I think they would be ok if you provde enough heating, heating the water and providing a basking spot should do. It will chew up a bit of power, but on hot summer days you probably wouldnt need to heat while there is good sunlight to bask in. A water temp in the high 20's and a basking spot of 50C or more should do.


----------



## Australis (Oct 24, 2008)

I love your house.


----------



## JJS. (Oct 24, 2008)

One word: Awesome!


----------



## imported_Varanus (Oct 24, 2008)

Hi there,

Have you considered local Lacies? Crocdoc breeds some brilliant animals in both looks and temperment.

Just a thought.


----------



## redbellybite (Oct 24, 2008)

i think it would be great what ever you put in there ....


----------



## herptrader (Nov 7, 2008)

This subject has come up a few times... I have even asked it myself :lol:

http://www.aussiepythons.com/forum/...eps-them-and-what-are-their-setups-like-76536
http://www.aussiepythons.com/forum/general-herps/varanus-indicus-mangrove-monitor-86213

Good looking Mangroves along with good looking bells form lacies are I think some of the best looking herps around

I love your set up but I don't think it would be practical to heat for mangrove monitors.

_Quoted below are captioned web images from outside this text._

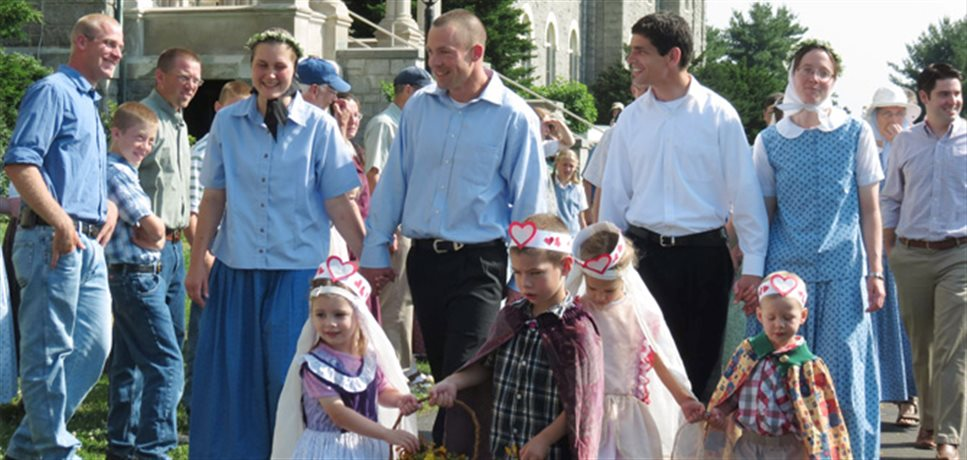 Two engaged couples being led by several young children scattering flowers down the steps of the main building at the Mount Bruderhof community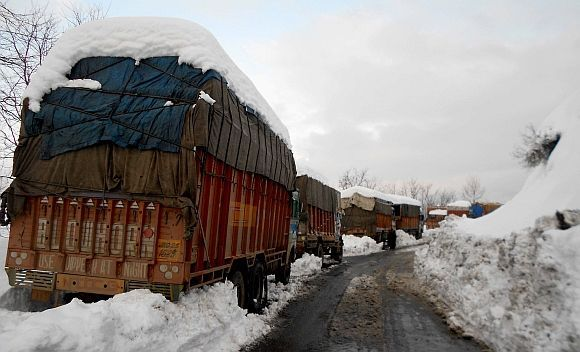 Stranded goods trucks near Jawahar Tunnel along Jammu Srinagar highway on Friday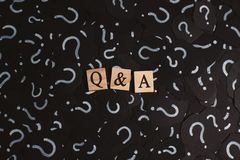 Wooden alphabet tiles with Q&A letter on black paper with QUESTION MARK. Concept of Question and Answer Q&A online assist stock photos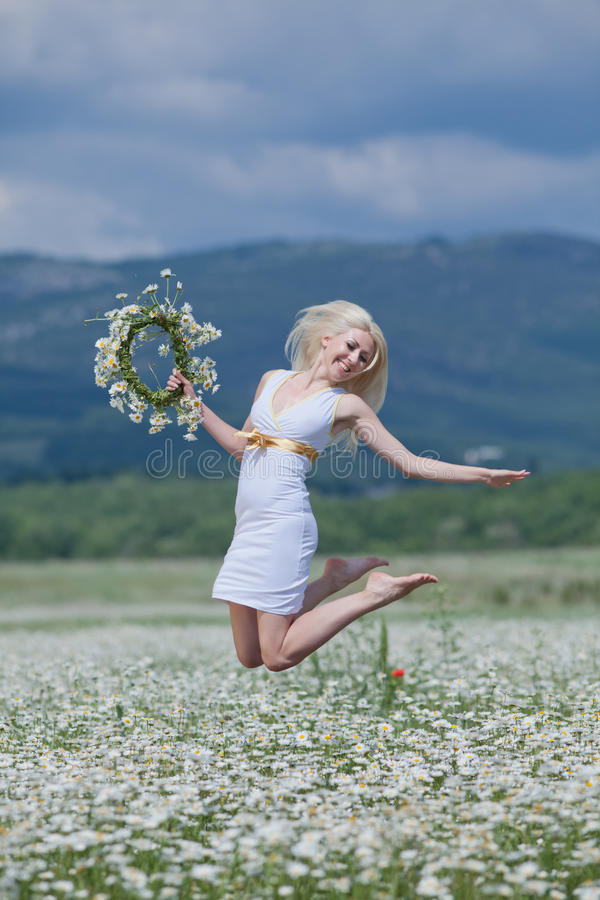Girl in chamomile field. Attractive blonde jumping with chamomile wreath in hand royalty free stock image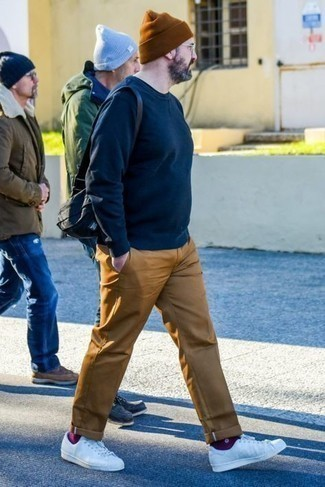 Comment s'habiller après 40 ans: Harmonise un sweat-shirt bleu marine avec un pantalon chino marron clair pour un déjeuner le dimanche entre amis. Cette tenue se complète parfaitement avec une paire de baskets basses en toile blanches.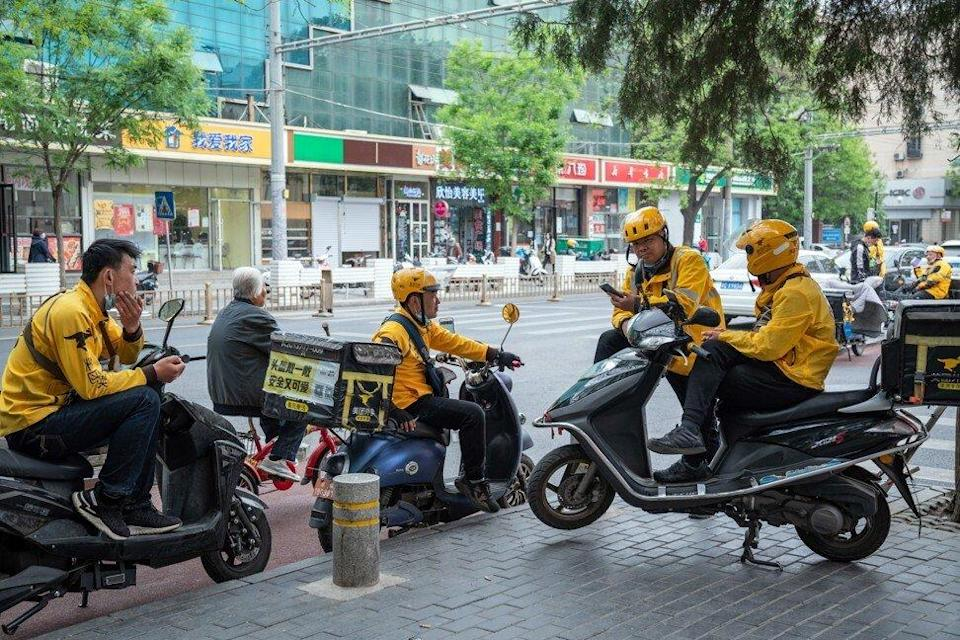 Food delivery couriers for Meituan gather around motorcycles in Beijing, China, on Wednesday, April 21, 2021. Photo: Bloomberg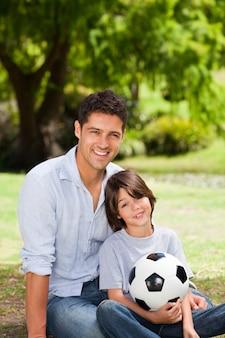 Pai e seu filho com a bola no parque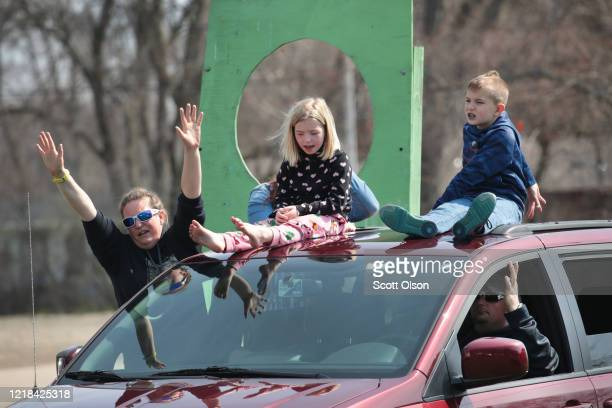 "Congregants celebrate Easter during a ""drive-up"" church service at the Family Worship Center on April 12, 2020 in Beloit, Wisconsin. Wisconsin Gov...."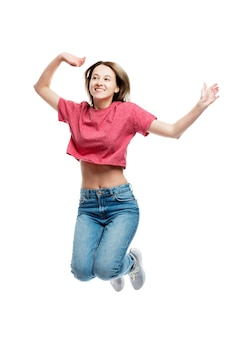 Ragazza di salto di risata dei giovani in canottiera sportiva e jeans rossi. tempo felice. . verticale.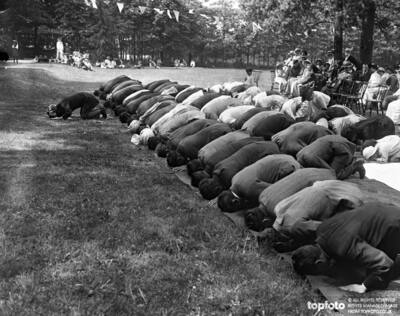 Worshippers praying at the Mosque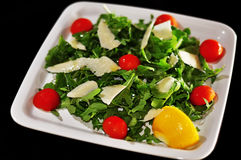 Salad with cheese and tomatoes Stock Image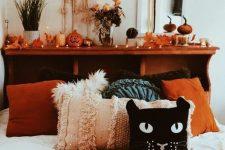a Halloween bedroom decor in cozy fall shades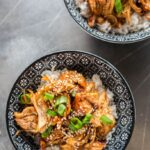Slow Cooker Teriyaki Chicken in black and white bowls topped with green onion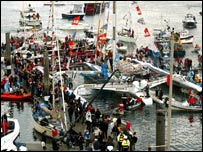 Ellen MacArthur's boat surrounding by crowds in Falmouth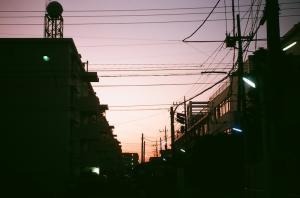 マンションの奥に落ちる太陽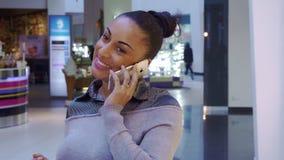 Женщина использует мобильный телефон на покупках стоковая фотография rf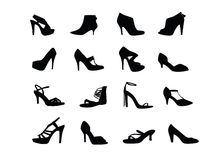 Οι γυναίκες βάζουν τακούνια στις σκιαγραφίες παπουτσιών Στοκ Εικόνες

If it was mine I would put a cage on top, so the monitors can get up into direct sunlight for most of the day, and put a big climbing tree up the middle and put some lacies in there. (and not supply additional heating).

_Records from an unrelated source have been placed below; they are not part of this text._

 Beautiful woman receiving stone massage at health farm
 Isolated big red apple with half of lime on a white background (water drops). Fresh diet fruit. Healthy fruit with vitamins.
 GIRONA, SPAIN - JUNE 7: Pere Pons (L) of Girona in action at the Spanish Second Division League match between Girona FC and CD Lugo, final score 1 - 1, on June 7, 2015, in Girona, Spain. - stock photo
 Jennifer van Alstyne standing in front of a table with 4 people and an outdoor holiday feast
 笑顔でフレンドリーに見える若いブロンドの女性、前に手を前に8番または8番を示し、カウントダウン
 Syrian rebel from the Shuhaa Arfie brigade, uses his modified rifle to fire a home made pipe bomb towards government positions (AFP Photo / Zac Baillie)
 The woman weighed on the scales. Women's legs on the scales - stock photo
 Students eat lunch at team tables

As for the mangroves I would be building a purpose build well insulated enclosure with a large swimming tub which can be easily drained etc.


----------



## herptrader (Nov 7, 2008)

These were the best care sheets I found:

http://webhome.idirect.com/~varanus/mangrovef2.html
http://varanidae.org/Varanews/VN3_6.pdf


----------



## dougie210 (Nov 7, 2008)

Yeh i agree with herptrader, put lacies in there! But OMG! That will make such an awsome enclosure!!! Plus your neighbours will be thinking why are there these big lizards on there roof?


----------



## spongebob (Nov 7, 2008)

My brother when he lived in Portugal had a similar open part in the centre of the house. Inside were cacti etc. Occasionally a local scops owl would get entrapped-trying the fly out horizontally rather than vertically!
I totally agree with the previous comments-best suited for a lace goanna. You will need to do a lot of adapting for a mangrove monitor.


----------



## sweetangel (Nov 7, 2008)

well thinking about it.... it would be hard to maintain humidity in there.... as well as heat....

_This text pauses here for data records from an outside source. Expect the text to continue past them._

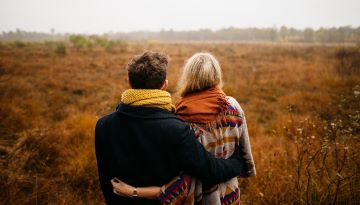 Two people stand closely together in a field in the autumn. They have their arms around each other.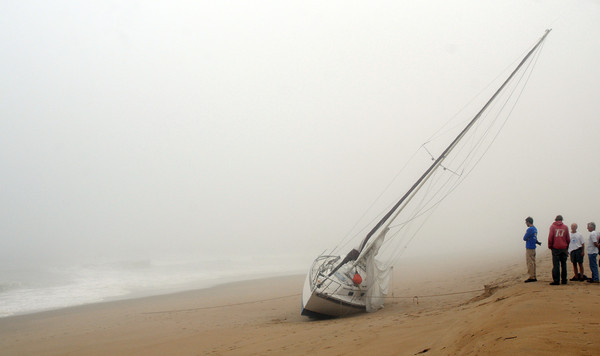 Newbury: TowBoat/US examine a sailboat Saturday morning that beached on Plum Island Friday night. JIm Vaiknoras/staff photo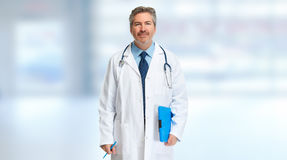 Doctor pharmacist. Doctor pharmacist man over blue abstract background royalty free stock images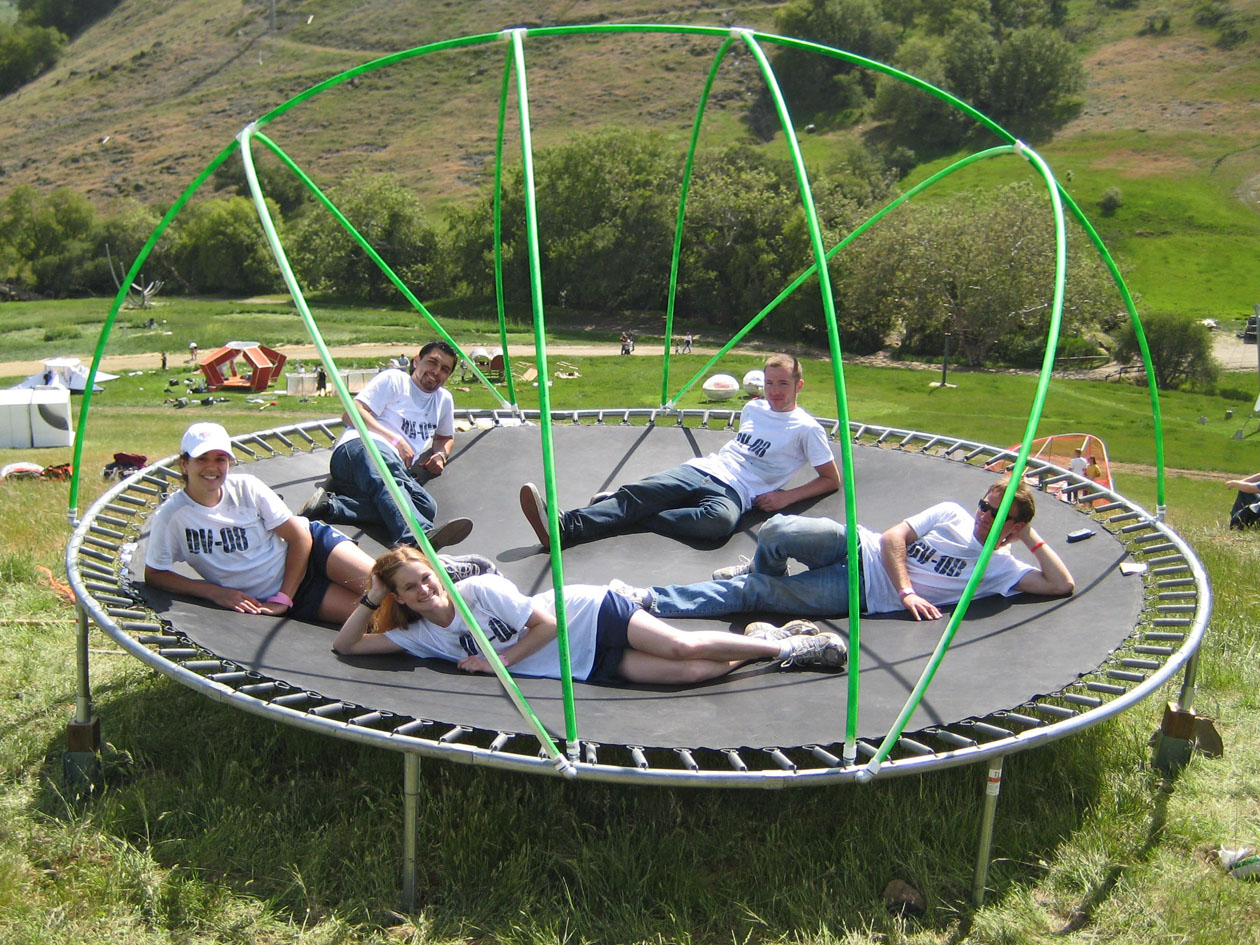 group laying on tramp during construction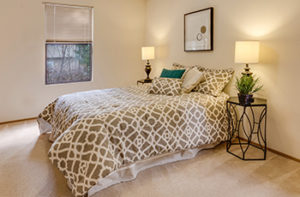 New cream colored carpet in master bedroom with queen size bed and decorative shams.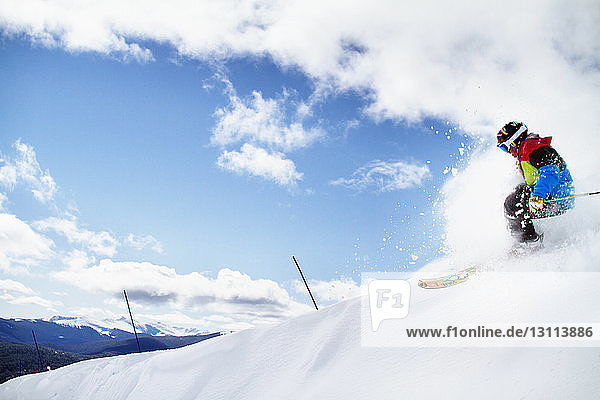 Man skiing on snow against cloudy sky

so what can people tell me about laccie's??

would it be big enough for them.... i think its 2.5m by 4m...

i know they grow big and they are very pretty...

but what about temperament? are the very vicious or can they be placid/ taken out an handled....

cos bear in mind the only monitors i have kept are akies.... and it still will be a year before i would get one anyway.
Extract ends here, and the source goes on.